La musicoterapia es el uso de la música para mejorar el funcionamiento físico, psicológico, intelectual o social de personas que tienen problemas de salud o educativos.La musicoterapia puede ser definida como “…un proceso de intervención sistemática, en el cual el terapeuta ayuda al paciente a obtener la salud a través de experimentaciones musicales y de las relaciones que se desarrollan a través de ellas con las fuerzas dinámicas para el cambio”. (Bruscia 1998)
¿A quién beneficia la musicotererapia?
A niños con:
Dificultades en el aprendizaje
Problemas de conducta
Niños con deficiencia mental
Con dificultades de socialización
Con baja autoestima
Con trastornos médicos crónicos y/o degenerativos (cáncer, cardiopatías...)
Trastornos profundos del desarrollo (AUTISMO)
Los objetivos de la musicoterapia
El objetivo incluye la comunicación, así como las habilidades cognitivas, motrices, emocionales y sociales.
La música puede utilizarse de diferentes maneras para enfocar los objetivos. Por ejemplo, puede usarse como una estructura para la actividad física, como un trasportador de la información, como un motivador, como un medio de auto-expresión, DE COMUNICACIÓN, así como de una experiencia social.
La musicoterapia en el autismo
La EFECTIVIDAD de la musicoterapia se debe en parte al hecho de que la mayoría de los niños con autismo responden de alguna manera al estímulo musical. Un estudio realizado por De-Meyer en 1974, en el cual entrevistaron a familiares, demostró que a un 76% de los niños con autismo les encanta escuchar música.
Debido a que la música en sí es una forma de comunicación no verbal, el niño puede motivarse para que aprenda a relacionarse primero en un nivel musical. Al principio, puede que el niño responda y se relacione únicamente con las formas y sonidos de ciertos instrumentos y objetos dentro del ambiente musical.
Quizá el niño toque los timbales bien fuerte, luego pare por un momento a escuchar o a sentir las vibraciones que ha provocado. Lo mas probable es que el niño ignore la presencia del terapeuta o puede que le de una “pataleta” cuando el terapeuta trate de participar con él en una experiencia musical.
De acuerdo con Almin (1978) dos de los resultados positivos de este método son:
El desarrollo del conocimiento perceptual y motriz.
La habilidad de producir sonidos en libertad completa dentro de un ambiente seguro.

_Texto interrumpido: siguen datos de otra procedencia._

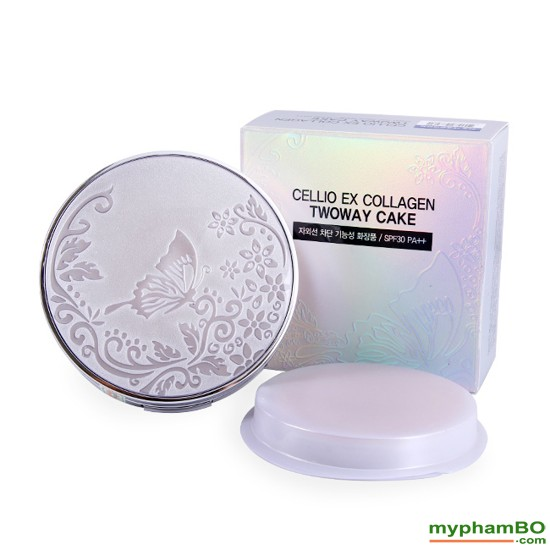 phn-ph-siou-mn-chng-nng-cellio-ex-collagen-twoway-cake-spf-30-han-quc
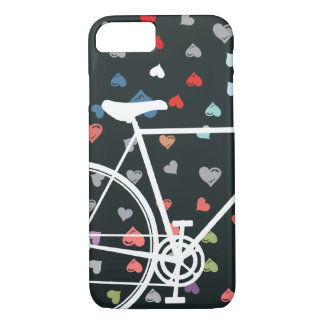 Black Love hearts Abstract Bicycle iPhone 8/7 Case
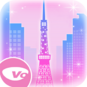 OS - JP Game Icon.png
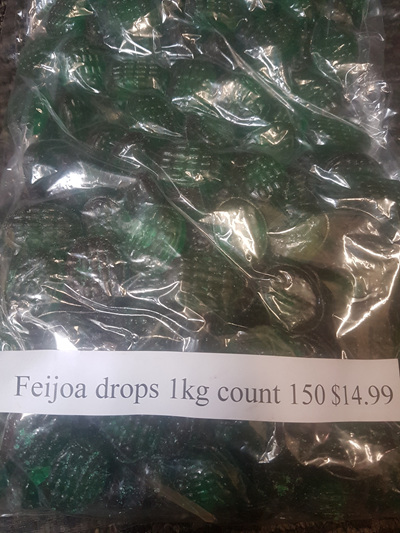 Feijoa Drops - hard lollies 1 kg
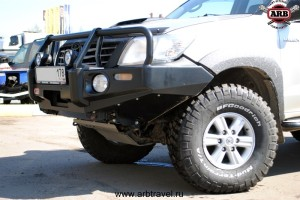 Toyota Hilux Tuning33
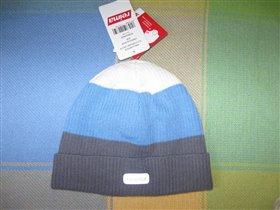 шапка Reima 52 разм. демисезон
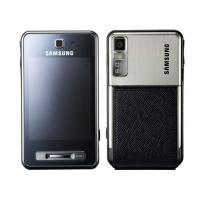 China Samsung Classic mobile phone F480 on sale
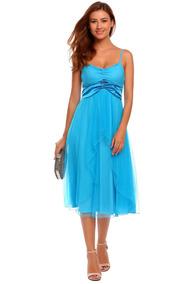 65230a598 Mallas Acquaclara Con Flecos - Vestidos de Mujer Azul en Mercado ...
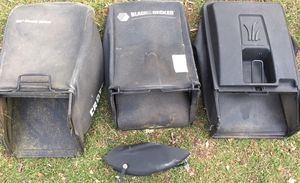 Mower bags Craftsman MTD Black & Decker Excellent Condition for Sale in Mentor, OH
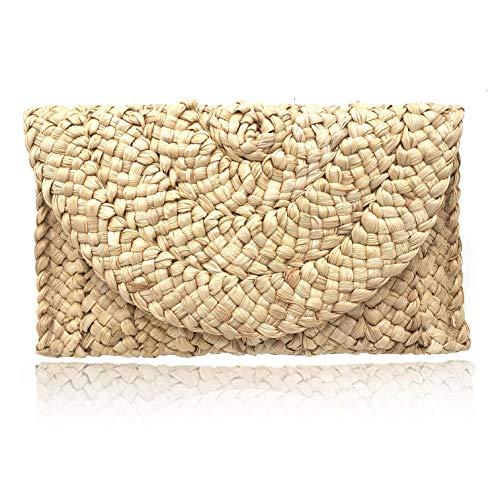 CHAOM Women Straw Clutch Handbag Straw Purse Beach Bag Envelope Bag, Beige, 10.2inch6.9inch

A medida que el estudiante comience a sentirse más a gusto dentro de este ambiente, el terapeuta comienza a establecer contacto con el niño. Por ejemplo, él puede reproducir en el piano los mismos sonidos que el niño está tocando el instrumento musical. La terapeuta deja de tocar y después de un tiempo empieza otra vez a tocar utilizando el mismo ritmo que utiliza el alumno. Entonces podrá ocurrir El CONTACTO si el niño mira al terapeuta, dándose cuenta de que cuando él/ella deja de tocar el instrumento el terapeuta también lo hará. El niño puede tocar durante unos segundos y parar de nuevo para ver si el terapeuta también hace lo mismo. De esta manera el niño aprende a reconocer que el terapeuta es importante y acepta su presencia y participación. Estos son los primeros pasos utilizados para ayudar al chico a desarrollar relaciones interpersonales.
En los siguientes pasos, el terapeuta encaminará al niño/a a que dé un paso más, trabajando su creación musical en una melodía y añadiendo letra. De esta forma, el terapeuta le hará prestar atención al seguir las señales musicales y verbales, y entonces, dejar de tocar cuando le digan.
Las terapeutas logran crear un ambiente de aceptación donde un nuevo crecimiento puede ocurrir.
Fuente: http://retrasomadurativo.mforos.com/912175/6262319-musicoterapia-como-terapia-para-ninos-tgd/
Música, Educación Musical, Musicoterapia, Musicalidad, Pedagogia Musical, Educación Especial, Psicomotricidad, Conciencia Musical.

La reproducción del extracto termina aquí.